» ZU BEARBEITENDE AUFGABEN:
1. Führen Sie alle Stichworte auf, bei denen der Pressesprecher laut dem Artikel über die Ruag-Affäre grantig werden kann.
2. Geben Sie im Artikel über die Ruag-Affäre den Abschnitt von „Bei gewissen Stichworten“ bis „Components weitgehend übereinstimmen.“ wieder und ersetzen Sie darin „gelassen“ durch „ruhig“.

» ARTIKEL:
★ ★ ★ ★ ★ ★ ★
Bei gewissen Stichworten kann der Ruag-Pressesprecher Bruno Frangi ganz schön grantig werden. «Allenbach» ist ein solches Wort, aber auch «Fahrzeugliquidation» oder «Unregelmässigkeiten». Dann klingt seine Stimme genervt. Sehr genervt sogar: «Es ist halt interessanter, gegen einen grossen Konzern zu schiessen, als die Sache seriös abzuklären. Gewisse Herren versuchen jetzt die Medien zu orchestrieren, weil Gerichtstermine anstehen. Aber wir sehen diesen gelassen entgegen. Unsere Abklärungen haben gezeigt, dass es bei uns keine kriminellen Geschichten gibt.»

Wenn sich Frangi da bloss nicht irrt. In der so genannten Ruag-Affäre sind nämlich – in der Tat kurz vor dem ersten Gerichtstermin – neue Hinweise über seltsame Vorgänge bei der bundeseigenen Firma aufgetaucht. Vorgänge, die mit den bereits bekannten Vorwürfen gegen leitende Angestellte der Ruag Components weitgehend übereinstimmen.

Vorwurf der Korruption
Die Vorgeschichte ist schnell erzählt: Anfang April publizierten diverse Medien ausführliche Artikel über die Verkäufe von ausgedientem Armeematerial und ausrangierten Militärfahrzeugen an verschiedene Grosshändler. Dabei sollen unter anderem Posten unter ihrem effektiven Wert verkauft, tadellose Fahrzeuge als Schrott deklariert und einige Händler systematisch bevorzugt worden sein. Nahrung erhielten die Vorwürfe, die sich gegen leitende Angestellte der Ruag Components und insbesondere deren Abteilung Liquidationen richtete, durch die Aussagen des Armeefahrzeughändlers Ernst Rast aus dem luzernischen Schenkon. Er gab zu, dass er, um den Zuschlag für bestimmte Posten zu erhalten, habe «nachhelfen müssen».
★ ★ ★ ★ ★ ★ ★
(Einträge zur Regionsannotation)

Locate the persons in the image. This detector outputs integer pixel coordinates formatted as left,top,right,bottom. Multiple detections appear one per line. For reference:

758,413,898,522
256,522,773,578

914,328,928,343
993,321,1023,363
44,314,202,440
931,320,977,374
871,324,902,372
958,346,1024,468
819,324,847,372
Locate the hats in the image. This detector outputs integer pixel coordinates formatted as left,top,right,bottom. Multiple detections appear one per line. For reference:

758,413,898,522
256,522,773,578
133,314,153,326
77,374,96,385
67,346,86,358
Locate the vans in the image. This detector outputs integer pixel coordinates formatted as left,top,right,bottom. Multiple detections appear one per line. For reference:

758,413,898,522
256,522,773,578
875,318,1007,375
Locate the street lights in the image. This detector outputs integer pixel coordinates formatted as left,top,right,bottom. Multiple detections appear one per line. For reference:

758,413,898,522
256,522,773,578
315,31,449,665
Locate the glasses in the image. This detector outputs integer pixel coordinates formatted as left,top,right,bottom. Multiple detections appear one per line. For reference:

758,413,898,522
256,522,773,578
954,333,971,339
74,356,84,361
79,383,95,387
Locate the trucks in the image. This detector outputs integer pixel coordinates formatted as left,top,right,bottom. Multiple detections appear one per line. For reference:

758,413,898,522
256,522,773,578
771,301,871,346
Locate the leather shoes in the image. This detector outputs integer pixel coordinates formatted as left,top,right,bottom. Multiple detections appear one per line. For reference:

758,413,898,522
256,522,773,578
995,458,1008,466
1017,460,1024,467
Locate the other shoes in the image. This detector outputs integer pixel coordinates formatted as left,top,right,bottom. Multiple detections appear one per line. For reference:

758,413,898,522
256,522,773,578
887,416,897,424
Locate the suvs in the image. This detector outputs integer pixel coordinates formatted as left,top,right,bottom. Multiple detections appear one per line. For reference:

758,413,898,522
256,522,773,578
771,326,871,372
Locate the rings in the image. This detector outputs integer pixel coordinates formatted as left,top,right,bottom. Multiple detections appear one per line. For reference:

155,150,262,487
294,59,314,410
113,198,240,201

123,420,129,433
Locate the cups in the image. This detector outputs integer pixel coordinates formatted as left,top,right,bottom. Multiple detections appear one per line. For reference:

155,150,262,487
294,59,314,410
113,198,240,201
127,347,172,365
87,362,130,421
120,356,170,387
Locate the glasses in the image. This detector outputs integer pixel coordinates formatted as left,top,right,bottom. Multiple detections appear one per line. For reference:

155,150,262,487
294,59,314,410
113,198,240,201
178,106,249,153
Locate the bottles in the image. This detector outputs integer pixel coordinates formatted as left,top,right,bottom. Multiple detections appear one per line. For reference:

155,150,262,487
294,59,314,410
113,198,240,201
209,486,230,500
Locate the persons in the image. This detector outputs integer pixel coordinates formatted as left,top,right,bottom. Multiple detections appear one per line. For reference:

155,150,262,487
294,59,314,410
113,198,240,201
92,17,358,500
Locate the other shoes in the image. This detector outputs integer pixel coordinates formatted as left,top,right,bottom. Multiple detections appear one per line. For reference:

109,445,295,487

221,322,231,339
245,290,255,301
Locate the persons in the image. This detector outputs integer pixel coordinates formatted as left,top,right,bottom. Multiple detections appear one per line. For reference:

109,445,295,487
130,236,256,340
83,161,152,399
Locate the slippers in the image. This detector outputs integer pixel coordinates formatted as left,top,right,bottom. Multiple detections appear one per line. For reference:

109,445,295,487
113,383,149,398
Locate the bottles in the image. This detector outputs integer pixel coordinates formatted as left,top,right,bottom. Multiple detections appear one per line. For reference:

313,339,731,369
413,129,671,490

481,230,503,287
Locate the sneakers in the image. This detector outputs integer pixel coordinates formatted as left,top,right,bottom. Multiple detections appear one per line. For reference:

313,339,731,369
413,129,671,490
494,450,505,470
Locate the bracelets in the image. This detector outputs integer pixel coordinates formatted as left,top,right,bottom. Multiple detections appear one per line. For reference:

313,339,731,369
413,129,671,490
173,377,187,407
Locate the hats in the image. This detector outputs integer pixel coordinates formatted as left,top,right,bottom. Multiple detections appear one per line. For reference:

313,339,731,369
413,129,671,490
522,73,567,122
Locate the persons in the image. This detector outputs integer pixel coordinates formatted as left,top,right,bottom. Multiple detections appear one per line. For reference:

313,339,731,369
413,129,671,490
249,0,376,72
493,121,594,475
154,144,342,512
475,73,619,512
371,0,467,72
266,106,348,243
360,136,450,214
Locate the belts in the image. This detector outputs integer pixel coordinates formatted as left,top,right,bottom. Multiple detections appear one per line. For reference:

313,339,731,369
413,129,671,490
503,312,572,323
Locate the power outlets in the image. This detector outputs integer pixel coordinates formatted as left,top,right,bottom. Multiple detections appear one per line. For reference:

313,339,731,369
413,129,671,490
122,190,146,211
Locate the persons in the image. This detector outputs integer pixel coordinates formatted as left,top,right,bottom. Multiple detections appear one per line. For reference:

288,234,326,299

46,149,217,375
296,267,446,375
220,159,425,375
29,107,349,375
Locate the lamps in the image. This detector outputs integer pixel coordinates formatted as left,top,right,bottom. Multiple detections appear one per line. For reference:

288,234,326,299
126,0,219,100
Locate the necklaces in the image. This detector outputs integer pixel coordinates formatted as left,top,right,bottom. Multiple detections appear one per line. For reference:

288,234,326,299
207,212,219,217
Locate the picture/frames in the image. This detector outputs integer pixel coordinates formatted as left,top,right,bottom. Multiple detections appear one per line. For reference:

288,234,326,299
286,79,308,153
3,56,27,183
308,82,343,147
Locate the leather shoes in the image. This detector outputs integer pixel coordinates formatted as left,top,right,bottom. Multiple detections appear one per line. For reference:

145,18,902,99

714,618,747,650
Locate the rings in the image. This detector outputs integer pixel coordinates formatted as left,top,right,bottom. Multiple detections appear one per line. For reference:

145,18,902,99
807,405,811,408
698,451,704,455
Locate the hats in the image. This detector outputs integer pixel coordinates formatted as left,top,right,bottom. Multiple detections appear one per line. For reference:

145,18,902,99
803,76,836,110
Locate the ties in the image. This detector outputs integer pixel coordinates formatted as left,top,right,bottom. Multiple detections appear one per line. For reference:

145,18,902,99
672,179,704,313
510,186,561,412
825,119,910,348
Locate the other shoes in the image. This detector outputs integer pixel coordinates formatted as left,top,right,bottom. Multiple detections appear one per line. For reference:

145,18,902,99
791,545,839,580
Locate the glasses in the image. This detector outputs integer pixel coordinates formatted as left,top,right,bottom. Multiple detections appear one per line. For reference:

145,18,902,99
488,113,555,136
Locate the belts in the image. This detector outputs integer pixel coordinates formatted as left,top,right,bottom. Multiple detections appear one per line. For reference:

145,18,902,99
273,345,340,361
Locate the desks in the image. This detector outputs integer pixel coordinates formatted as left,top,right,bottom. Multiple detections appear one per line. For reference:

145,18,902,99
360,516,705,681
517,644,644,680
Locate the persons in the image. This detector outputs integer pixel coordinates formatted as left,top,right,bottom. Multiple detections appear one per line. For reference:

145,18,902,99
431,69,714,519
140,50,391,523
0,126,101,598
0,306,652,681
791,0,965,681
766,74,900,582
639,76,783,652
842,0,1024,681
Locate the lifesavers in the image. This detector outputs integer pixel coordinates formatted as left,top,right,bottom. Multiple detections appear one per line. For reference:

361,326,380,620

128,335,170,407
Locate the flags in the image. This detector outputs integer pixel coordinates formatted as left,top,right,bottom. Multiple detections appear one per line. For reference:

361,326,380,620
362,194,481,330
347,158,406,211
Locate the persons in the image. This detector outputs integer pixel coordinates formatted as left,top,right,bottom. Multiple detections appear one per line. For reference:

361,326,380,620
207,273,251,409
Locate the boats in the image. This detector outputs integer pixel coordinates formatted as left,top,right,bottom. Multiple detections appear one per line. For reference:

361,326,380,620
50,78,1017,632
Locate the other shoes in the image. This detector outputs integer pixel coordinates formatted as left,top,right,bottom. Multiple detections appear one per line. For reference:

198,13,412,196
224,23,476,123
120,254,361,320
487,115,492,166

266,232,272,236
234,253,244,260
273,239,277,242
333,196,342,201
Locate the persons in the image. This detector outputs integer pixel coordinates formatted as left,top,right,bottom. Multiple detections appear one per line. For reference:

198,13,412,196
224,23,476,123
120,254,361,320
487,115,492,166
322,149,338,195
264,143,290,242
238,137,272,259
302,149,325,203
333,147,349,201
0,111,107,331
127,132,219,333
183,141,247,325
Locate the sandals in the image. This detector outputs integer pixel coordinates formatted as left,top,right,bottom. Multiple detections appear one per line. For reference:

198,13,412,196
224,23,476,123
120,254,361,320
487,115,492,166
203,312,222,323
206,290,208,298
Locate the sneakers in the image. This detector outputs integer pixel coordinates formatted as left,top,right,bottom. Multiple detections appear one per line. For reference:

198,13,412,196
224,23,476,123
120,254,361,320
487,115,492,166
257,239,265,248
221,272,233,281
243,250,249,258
★ ★ ★ ★ ★ ★ ★
» AUSGEARBEITETE LÖSUNGEN:
1. «Allenbach», «Fahrzeugliquidation», «Unregelmässigkeiten»

2.
Bei gewissen Stichworten kann der Ruag-Pressesprecher Bruno Frangi ganz schön grantig werden. «Allenbach» ist ein solches Wort, aber auch «Fahrzeugliquidation» oder «Unregelmässigkeiten». Dann klingt seine Stimme genervt. Sehr genervt sogar: «Es ist halt interessanter, gegen einen grossen Konzern zu schiessen, als die Sache seriös abzuklären. Gewisse Herren versuchen jetzt die Medien zu orchestrieren, weil Gerichtstermine anstehen. Aber wir sehen diesen ruhig entgegen. Unsere Abklärungen haben gezeigt, dass es bei uns keine kriminellen Geschichten gibt.»

Wenn sich Frangi da bloss nicht irrt. In der so genannten Ruag-Affäre sind nämlich – in der Tat kurz vor dem ersten Gerichtstermin – neue Hinweise über seltsame Vorgänge bei der bundeseigenen Firma aufgetaucht. Vorgänge, die mit den bereits bekannten Vorwürfen gegen leitende Angestellte der Ruag Components weitgehend übereinstimmen.